社内だけでは判断が難しかった部分も、データと根拠をもとに提案してもらえることで、判断のスピードが上がりました。
もしこの支援がなければ、広告運用を担う人材もおらず、優先順位の判断も遅れていたと思います。
結果として、ここまでスムーズな立ち上げにはならなかったはずです。
Amazon事業をさらに拡大へ
今後は枕に加え、マットレスなど他の商品も育てていく予定です。
商品ごとに役割を分けながら、全体で売上と利益のバランスを取る設計を考えています。
枕で販売数を伸ばし、マットレスで利益を確保するような構造も視野に入れています。
また、レビューの重要性も強く感じています。
Amazonではレビューの内容が非常に具体的で、購入の意思決定に大きく影響します。

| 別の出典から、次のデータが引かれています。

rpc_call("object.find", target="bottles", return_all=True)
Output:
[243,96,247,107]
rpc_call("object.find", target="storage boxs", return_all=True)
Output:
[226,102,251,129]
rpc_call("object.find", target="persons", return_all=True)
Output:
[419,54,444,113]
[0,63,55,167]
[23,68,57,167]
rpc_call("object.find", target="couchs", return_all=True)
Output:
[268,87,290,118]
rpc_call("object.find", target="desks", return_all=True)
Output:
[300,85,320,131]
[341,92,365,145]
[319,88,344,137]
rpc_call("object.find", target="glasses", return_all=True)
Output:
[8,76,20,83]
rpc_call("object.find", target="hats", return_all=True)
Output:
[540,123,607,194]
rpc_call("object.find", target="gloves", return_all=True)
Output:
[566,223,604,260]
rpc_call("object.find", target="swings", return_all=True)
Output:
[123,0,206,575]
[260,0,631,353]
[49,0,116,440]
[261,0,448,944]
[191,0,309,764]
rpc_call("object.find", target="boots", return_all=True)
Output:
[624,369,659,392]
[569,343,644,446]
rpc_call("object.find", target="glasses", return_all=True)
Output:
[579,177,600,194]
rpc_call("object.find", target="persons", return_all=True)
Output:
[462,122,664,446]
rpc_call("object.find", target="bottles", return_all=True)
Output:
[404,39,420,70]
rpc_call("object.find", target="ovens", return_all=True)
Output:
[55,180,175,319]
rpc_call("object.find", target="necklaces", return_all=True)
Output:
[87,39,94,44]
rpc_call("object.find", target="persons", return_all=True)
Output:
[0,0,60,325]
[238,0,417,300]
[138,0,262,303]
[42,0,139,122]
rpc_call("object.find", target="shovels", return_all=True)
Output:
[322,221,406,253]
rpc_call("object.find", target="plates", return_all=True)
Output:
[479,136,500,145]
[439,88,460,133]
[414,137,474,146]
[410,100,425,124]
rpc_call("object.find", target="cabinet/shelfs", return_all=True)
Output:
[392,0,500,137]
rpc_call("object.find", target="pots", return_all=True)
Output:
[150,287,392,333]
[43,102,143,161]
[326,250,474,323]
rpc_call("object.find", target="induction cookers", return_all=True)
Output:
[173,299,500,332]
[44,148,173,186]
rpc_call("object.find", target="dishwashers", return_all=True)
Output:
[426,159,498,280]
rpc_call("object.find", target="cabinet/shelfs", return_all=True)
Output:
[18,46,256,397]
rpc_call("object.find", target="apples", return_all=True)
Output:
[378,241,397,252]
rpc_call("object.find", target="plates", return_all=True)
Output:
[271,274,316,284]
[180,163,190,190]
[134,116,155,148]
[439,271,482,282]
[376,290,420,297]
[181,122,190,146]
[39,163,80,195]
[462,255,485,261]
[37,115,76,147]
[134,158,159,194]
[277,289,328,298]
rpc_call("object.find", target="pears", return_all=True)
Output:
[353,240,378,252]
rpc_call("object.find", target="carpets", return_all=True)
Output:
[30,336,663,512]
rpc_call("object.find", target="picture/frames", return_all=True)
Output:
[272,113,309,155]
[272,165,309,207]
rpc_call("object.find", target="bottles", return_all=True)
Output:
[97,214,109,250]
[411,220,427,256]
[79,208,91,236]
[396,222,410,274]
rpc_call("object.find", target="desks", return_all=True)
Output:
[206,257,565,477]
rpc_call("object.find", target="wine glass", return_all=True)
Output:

簡単に増やせるものではありませんが、販売数を伸ばしながら自然に蓄積していくことが重要だと考えています。
Amazon運用に悩む企業へ
Amazonはやるべきことが多く、独自ルールも複雑です。
そのため、自社だけで進めようとすると限界を感じる場面も多いと思います。
一方で、市場規模は非常に大きく、正しく取り組めば大きな成果につながる可能性があります。
特に、新商品立ち上げのタイミングや、優先順位が見えない状態のときには、外部の知見を活用する価値は大きいと感じました。
仮にこの支援がなければ、広告運用を担う体制もなく、優先順位の判断も遅れていたと思います。
結果として、Amazonの立ち上げはここまでスムーズには進まなかったはずです。
データをもとに、自社の規模に合った現実的な戦略を描けるかどうかが、成果を分けるポイントだと感じています。
ビーナスベッド株式会社の松井さま・平山さまにお話を伺いました。
本日はありがとうございました。